The DEA says fentanyl is being mass-produced in secret factories in Mexico with chemicals largely sourced from China. The drugs are then trafficked into the U.S.

DEA’s top operational priority is to defeat the two Mexican drug cartels — the Sinaloa and Jalisco Cartels — that are primarily responsible for the fentanyl that is killing Americans today,” DEA Administrator Anne Milgram said in December.

Investigators are also concerned about home-grown production.

Law enforcement in Arizona last week raided two locations, including a residence, after investigators noticed a series of incoming packages containing chemicals from China.

“We’re trying to find out who is doing this and for what purpose. Everything about the importation of this looks very suspicious,” said Leo Lamas, the deputy special agent in charge of Homeland Security Investigations who worked on the case. “It’s drawing our attention because one of our suspicions is, ‘Can this be combined to produce a narcotic?’”

Investigators are testing a “couple hundred pounds” of seized chemicals from the home as part of an ongoing investigation, he said.

The idea that fentanyl or other drugs are being crafted in the U.S. runs counter to the typical pattern, in which drugs are trafficked from Mexico.

“I would not say that’s a common thing, but certainly it is something we have seen,” Mr. Lamas said. “Separate from this investigation, we have found local pill pressers and labs in the United States, not just for opioids but for methamphetamine.”

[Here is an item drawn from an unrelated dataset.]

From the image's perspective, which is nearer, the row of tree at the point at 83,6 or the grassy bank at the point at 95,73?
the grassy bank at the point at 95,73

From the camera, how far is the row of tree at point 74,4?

Although stimulants such as cocaine and methamphetamine are key drivers of overdose deaths, fentanyl is the top problem.

The CDC maintains detailed data on about 51,000 overdose deaths recorded in 32 jurisdictions in 2021. Illicit fentanyl was involved in nearly three-quarters, or about 37,000, of the deaths.

Heroin was involved in about 11% of the deaths, and prescription opioids were tied to about 16%. Cocaine and methamphetamine were found more frequently — in about 28% of deaths for each category — though still paled in comparison with fentanyl.

DEA labs found that 6 in 10 fentanyl-laced pills contained potentially lethal doses in 2022, an increase from 4 in 10 in 2021. The deadly counterfeit pills are made to look like OxyContin, Percocet, Xanax or other brands.

“Most people dying of fentanyl overdoses were using opioids intentionally, including some who were using fentanyl intentionally,” Mr. Humphreys said. “But we are seeing significant numbers of deaths among people who were exposed accidentally, for example in a purchase of cocaine, meth or a pill that is incorrectly labeled as Adderall or Ativan.”

Deb and Ray Cullen, who live in Pennsylvania, told the House Republican roundtable that their son Zachary, 22, died after using cocaine laced with fentanyl.

“This crisis should be attacked with the same priority and intensity that COVID was,” Mrs. Cullen told the committee. “You could not turn on the television without hearing about COVID, its statistics and what the government was doing to fight it. It should be the same for the illicit fentanyl crisis.”